### Selection
——

Above all else, I would describe it as old-fashioned, representitive of England's old guard which seems to be, as he even admits in talk of newer "generations," changing. Would it be reasonable to say that Stevens view of history exactly the one that the teacher in Waterland sought to contradict and dispel for his students? An aside: Why does Stevens so often use "one" when he means "I"? What does this say about him? [Margaret Hander]
7. A "great" butler can only be, surely, one who can point to his years of service and say that he has applied his talents to serving a great gentleman -- and through the latter, to serving humanity. (117)
And I don't to remind anyone here, there's no dignity to be had in being a slave. . . .And it's one of the privileges of being born English that no matter who you are, no matter if you're rich or poor, you're born free and you're born so that you can express your opinion freely . . .That's what dignity's really about, if you'll excuse me, sir. (186)
However, if a butler is to be of any worth to anything or anybody in life, there must surely come a time when he ceases his searching; a time when he must say to himself: 'This employer embodies all that I find noble and admirable. I will hereafter devote myself to serving him.' This is loyalty intelligently bestowed. What is there 'undignified' in this? (201)
Lord Darlington wasn't a bad man. He wasn't a bad man at all. And at least he had the privilege of being able to say at the end of his life that he made his own mistakes. His lordship was a courageous man. He chose a certain path in life, it proved to be a misguided one, but there, he chose it, he can say that at least. As for myself, I cannot even claim that. You see, I trusted. I trusted in his lordship's wisdom. All those years I served him, I trusted I was doing something worthwhile. I can't even say I made my own mistakes. Really -- one has to ask oneself -- what dignity is there in that?
Clearly Stevens does not meet his own standards of a great butler or exhibit what he defines as dignity. Lord Darlington was not the embodiment of all that was "noble and admirable," nor was he a great gentleman devoted to serving humanity. But Stevens also fails to meet Harry Smith's standard of dignity. He was Darlington's slave. And now, unable to shed his slave mentality, he will continue to be Farraday's slave (proof: his obsessive compulsive commitment to mastering the art of bantering). How should we view Stevens at the end of the novel? Should we feel sorry for him, sorry that he is trapped? Or is it unduly critical to think of him a sad, pathetic waste of a human mind? [Alaka Holla]
8. Much of Ishiguro's novel The Remains of the Day is devoted to ideas on the notion of dignity. Mr. Stevens, the main character of the book and butler of Darlington Hall, forms an opinion about the Hayes Society's description of "dignity in keeping with his position" that ranges at times from "not removing one's clothing in public" (210) to "jhfdgkjhgfkdj". On page 200, Stevens connects the much-pondered "dignity" to "loyalty" (intellegent, not blind) by claiming that
the likes of you and I will never be in a position to comprehend the great affairs of today's world, and our best course will always be to put our trust in an employer we judge to be wise and honourable, and to devote our energies to the task of serving him to the best of our ability.
Can one take the role of a butler as a metaphor for the English citizen? If so, then what are the implications of the concluding sentiment expressed on page 243, when Stevens finally questions and essentially DOUBTS his own dignity?

——

### Instruction
Pick up the discussion notes on The Remains of the Day after their last question and carry them further.

### Data shown
——

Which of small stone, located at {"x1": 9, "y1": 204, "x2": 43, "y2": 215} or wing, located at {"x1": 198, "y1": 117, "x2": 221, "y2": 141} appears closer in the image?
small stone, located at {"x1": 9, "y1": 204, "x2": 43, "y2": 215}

——

### Expected answer
All those years I served him, I trusted I was doing something worthwhile. I can't even say I made my own mistakes. Really -- one has to ask oneself -- what dignity is there in that?
(Kind of important to understanding Stevens' ideas on diginity and the role of the English citizen are the notions on page 194 in response to Harry Smith's "far too idealistic, far too theoretical" sentiments about the common person's role in politics. Stevens says "There is, after all, a real limit to how much ordinary people can learn and know...", which I cannot bring myself to agree to or trust that even he himself believes.) [Zandra Kambysellis}
9. In The Remains of the Day, Stevens is presented as part of a living house; he is less human than butling machine. He has solidly bought into the master/servant hegemony and does his best in his role as butler to allow his master to be a "great gentleman."
You will no doubt agree that the hardest of situations as regards dinner-waiting is when there are just two diners present. I would myself much prefer to wait on just one diner, even if he were a total stranger. It is when one of them is one's own employer, that one finds it most difficult to achieve that balance between attentiveness and the illusion of absence that is essential to good waiting; it is in this situation that one is rarely free of the suspicion that one's presence is inhibiting the conversation.
On that occasion, much of the room was in darkness, and the two gentlemen were sitting side by side midway down the table. . . . I decided to minimize my presence by standing in the shadows much further away from the table than I might have usually done. Of course, this strategy had a distinct disadvantage in that each time I moved towards the light to serve the gentlemen, my advancing footsteps would echo long and loud before I reached the table, drawing attention to my impending arrival. . . but it did have the great merit of making my person only partially visible. . . (Ishiguro, pp.72-73)
It is Stevens maintainance here of the "illusion of absence" that illustrates the dehumanizing effect of his position. Can this passage be read from a Marxist framework: the separation of working- and middle-class housing to prevent "seeing how the other half lives" and to maintain the illusion of a benevolent system? Where else in the novel do issues of presence and absence come up? [Adam Stolorow]
10. Mr. Farraday's words equate Stevens with the house, as "part of the package", in a manner of speaking. In the following passage, the commodification of Stevens as a historical object is painfully apparent.
"Mrs. Wakefield turned back to the arch and putting her hand to it, said: 'So we don't know for certain then. Still, it looks to me like it's mock. Very skilful, but mock.'" . . .
"'You know, Stevens, Mrs Wakefield wasn't as impressed with this house as I believe she ought to have been.'
'Is that so, sir?'
'In fact, she seemed to think I was exaggerating the pedigree of this place. That I was making it up about all these features going back centuries. She kept asserting everything was "mock" this and "mock" that. She even thought you were "mock", Stevens."
'I mean to say, Stevens, this is a genuine grand old English house, isn't it? That's what I paid for. And you're a genuine old-fashioned English butler, not just some waiter pretending to be one. You're the real thing, aren't you?'"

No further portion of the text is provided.